A string s that is always greater than any other string cannot exist. A copy of s (copy == other string) will be equal to s, and "equal" means "not greater".
A string s that is always greater or equal to any other string, can exist if a maximum string size has a reasonable limit. Without a size limit, it will be possible to take a copy of s, append one character at the end, and get a string that is greater than s.
In my opinion, the proper solution would be to introduce some kind of special string object that represents infinitely "large" string, and write a comparison operator for that object and standard string. Also, in this case you may need custom string class.
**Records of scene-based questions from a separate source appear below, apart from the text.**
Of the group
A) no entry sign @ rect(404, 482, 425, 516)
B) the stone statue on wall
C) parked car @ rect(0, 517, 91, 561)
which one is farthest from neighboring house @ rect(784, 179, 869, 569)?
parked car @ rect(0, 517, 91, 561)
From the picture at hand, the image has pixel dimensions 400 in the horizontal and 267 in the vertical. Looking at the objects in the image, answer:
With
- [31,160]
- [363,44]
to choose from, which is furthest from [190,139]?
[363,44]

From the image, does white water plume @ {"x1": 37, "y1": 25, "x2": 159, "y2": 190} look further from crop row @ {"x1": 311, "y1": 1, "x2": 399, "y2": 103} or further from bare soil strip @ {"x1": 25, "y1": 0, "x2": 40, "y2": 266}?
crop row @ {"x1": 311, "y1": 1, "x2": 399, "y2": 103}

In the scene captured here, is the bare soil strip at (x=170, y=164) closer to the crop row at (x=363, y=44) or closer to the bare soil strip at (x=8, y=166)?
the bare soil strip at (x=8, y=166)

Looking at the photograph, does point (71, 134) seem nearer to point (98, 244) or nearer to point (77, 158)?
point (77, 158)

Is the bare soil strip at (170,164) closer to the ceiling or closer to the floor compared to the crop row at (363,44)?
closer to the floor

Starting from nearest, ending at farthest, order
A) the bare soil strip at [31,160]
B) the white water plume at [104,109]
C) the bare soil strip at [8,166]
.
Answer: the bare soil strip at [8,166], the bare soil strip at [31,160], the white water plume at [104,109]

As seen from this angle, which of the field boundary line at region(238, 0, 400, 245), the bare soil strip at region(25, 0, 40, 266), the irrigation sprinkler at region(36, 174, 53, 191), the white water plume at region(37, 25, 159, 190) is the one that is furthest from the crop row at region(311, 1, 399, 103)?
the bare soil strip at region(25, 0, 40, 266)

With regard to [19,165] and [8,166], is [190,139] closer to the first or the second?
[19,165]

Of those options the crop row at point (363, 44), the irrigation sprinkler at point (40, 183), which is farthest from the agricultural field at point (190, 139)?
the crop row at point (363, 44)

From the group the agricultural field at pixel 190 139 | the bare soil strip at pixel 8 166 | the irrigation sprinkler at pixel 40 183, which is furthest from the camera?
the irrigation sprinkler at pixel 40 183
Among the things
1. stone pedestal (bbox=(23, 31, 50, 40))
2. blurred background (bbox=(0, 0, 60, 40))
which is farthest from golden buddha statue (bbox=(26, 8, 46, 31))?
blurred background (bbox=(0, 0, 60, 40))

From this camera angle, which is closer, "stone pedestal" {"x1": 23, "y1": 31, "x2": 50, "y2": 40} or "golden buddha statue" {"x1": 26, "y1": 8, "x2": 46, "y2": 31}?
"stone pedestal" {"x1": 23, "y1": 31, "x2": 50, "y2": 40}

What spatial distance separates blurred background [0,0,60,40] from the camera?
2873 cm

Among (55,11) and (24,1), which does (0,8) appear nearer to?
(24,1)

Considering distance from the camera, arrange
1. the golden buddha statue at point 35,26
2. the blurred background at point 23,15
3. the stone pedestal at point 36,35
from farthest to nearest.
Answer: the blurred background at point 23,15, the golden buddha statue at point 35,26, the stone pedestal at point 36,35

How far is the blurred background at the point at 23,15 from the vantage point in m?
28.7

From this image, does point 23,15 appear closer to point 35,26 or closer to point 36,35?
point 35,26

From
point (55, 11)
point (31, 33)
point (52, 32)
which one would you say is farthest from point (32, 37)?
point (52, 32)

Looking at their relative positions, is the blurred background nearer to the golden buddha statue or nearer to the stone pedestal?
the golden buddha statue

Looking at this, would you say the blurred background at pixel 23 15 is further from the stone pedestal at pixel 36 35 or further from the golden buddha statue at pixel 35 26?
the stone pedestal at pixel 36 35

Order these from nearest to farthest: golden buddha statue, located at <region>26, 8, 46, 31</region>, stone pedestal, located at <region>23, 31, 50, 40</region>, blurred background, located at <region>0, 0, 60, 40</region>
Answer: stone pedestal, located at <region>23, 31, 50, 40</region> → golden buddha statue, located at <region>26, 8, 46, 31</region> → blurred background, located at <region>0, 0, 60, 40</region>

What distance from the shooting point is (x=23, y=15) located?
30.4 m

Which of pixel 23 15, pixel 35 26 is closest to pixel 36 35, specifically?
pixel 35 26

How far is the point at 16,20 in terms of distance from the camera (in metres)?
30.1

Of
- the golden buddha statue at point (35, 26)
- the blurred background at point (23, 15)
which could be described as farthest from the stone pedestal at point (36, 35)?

It is possible to make string that is always less or equal to any other string. Zero length string will be exactly that - always smaller than anything else, and equal to other zero-length strings.
Or you could write counter-intuitive comparison routine where shorter string is greater than longer string, but in this case next code maintainer will hate you, so it is not a good idea.
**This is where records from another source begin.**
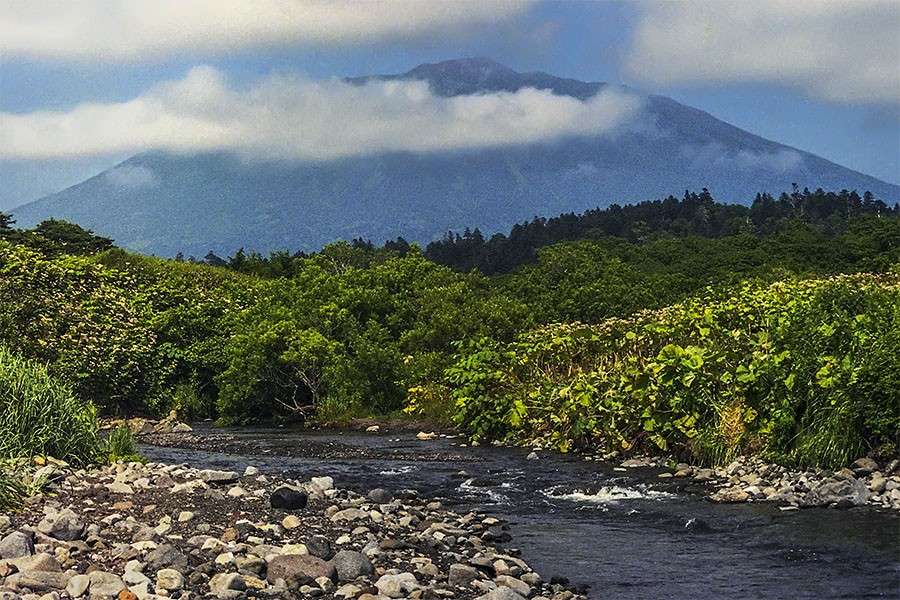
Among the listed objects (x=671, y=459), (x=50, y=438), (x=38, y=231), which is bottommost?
(x=671, y=459)

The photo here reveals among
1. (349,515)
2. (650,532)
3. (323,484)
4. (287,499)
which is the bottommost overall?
(650,532)

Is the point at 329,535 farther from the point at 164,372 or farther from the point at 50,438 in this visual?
the point at 164,372

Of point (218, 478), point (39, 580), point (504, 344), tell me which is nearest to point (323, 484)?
point (218, 478)

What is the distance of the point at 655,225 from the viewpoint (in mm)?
101000

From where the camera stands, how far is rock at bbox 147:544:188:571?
8.80 meters

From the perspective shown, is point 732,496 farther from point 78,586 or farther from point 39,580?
point 39,580

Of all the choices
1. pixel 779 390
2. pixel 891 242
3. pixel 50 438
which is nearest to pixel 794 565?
pixel 779 390

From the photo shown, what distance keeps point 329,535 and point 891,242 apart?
5122 cm

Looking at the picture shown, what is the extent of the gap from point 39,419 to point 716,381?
10946 millimetres

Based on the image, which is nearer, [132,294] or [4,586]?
[4,586]

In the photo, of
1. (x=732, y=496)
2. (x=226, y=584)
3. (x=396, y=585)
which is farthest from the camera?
(x=732, y=496)

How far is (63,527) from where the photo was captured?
32.1ft

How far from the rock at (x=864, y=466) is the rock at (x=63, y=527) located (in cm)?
1020

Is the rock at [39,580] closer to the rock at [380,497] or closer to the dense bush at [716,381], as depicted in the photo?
the rock at [380,497]
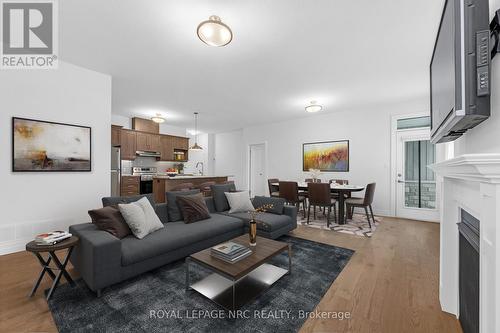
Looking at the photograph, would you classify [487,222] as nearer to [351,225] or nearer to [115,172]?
[351,225]

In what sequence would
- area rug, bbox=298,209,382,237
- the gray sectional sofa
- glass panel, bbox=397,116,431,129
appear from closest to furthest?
the gray sectional sofa < area rug, bbox=298,209,382,237 < glass panel, bbox=397,116,431,129

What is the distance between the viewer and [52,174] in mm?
3078

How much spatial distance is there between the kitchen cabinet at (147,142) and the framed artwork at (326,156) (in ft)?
15.2

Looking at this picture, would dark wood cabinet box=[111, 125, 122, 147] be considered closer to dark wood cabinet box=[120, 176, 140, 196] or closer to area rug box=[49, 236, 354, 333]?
dark wood cabinet box=[120, 176, 140, 196]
Not sure why would you ever need something like that, though.
You probably need a custom comparator, for which you define a magic "infinite string" value and which will always treat that value as greater than any other.
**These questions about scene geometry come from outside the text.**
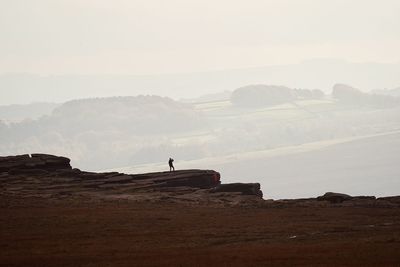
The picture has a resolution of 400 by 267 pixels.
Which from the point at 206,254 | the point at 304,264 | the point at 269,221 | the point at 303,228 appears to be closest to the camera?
the point at 304,264

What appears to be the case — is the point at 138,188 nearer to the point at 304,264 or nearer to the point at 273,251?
the point at 273,251

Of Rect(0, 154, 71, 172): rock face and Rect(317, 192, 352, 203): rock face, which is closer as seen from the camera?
Rect(317, 192, 352, 203): rock face

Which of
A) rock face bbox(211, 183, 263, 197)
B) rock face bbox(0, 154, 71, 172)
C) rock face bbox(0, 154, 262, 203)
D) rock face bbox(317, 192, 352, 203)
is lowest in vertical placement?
rock face bbox(317, 192, 352, 203)

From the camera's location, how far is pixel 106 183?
104 meters

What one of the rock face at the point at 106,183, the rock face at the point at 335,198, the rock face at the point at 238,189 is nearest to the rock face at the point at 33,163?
the rock face at the point at 106,183

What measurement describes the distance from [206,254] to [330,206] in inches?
1349

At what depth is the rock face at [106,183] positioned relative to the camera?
95062 millimetres

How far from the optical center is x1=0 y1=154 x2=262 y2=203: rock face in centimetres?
9506

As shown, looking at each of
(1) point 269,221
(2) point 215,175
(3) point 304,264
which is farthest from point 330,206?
(3) point 304,264

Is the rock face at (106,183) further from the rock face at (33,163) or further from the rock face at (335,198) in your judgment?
the rock face at (335,198)

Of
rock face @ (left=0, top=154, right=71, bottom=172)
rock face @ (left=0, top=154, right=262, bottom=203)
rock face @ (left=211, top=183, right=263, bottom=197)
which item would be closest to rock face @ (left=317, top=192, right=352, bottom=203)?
rock face @ (left=0, top=154, right=262, bottom=203)

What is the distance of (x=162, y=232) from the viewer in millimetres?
67688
Unicode solves a lot of problems, but not that one. Unicode is just a different encoding for a character, 1, 2 or 4 bytes, they are still stored in a plain array. You can use infinite strings when you find a machine with infinite memory.
Yes. How you do it, I have no idea :)
You should try to state what you intend to achieve and what your requirements are. In particular, does it have to be a string? is there any limitation on the domain? do they need to be compared with <?
You can use a non-string type:
struct infinite_string {};
bool operator<( std::string const & , infinite_string const & ) {
return true;
}
bool operator<( infinite_string const &, std::string const & ) {
return false;
}
If you can use std::lexicographical_compare and you don't need to store it as a string, then you can write an infinite iterator:
template <typename CharT>
struct infinite_iterator
{
CharT operator*() { return std::numeric_limits<CharT>::max(); }
infinite_iterator& operator++() { return *this; }
bool operator<( const infinite_iterator& ) { return true; }
// all other stuff to make it proper
};
assert( std::lexicographical_compare( str.begin(), str.end(),
infinite_iterator, infinite_iterator ) );
If you can use any other comparisson functor and your domain has some invalid you can use that to your advantage:
namespace detail {
// assume that "\0\0\0\0\0" is not valid in your domain
std::string const infinite( 5, 0 );
}
bool compare( std::string const & lhs, std::string const & rhs ) {
if ( lhs == detail::infinite ) return false;
if ( rhs == detail::infinite ) return true;
return lhs < rhs;
}
if you need an artificial bound within a space of objects that isn't bounded, the standard trick is to add an extra element and define a new comparison operator that enforces your property.
Or implement lazy strings.
Well if you were to dynamically construct a string of equal length as the one that you are comparing to and fill it with the highest ASCII code available (7F for normal ASCII or FF for extended) you would be guaranteed that this string would compare equal to or greater than the one you compare it to.
What's your comparator?
Based on that, you can construct something that is the 'top' of your lattice.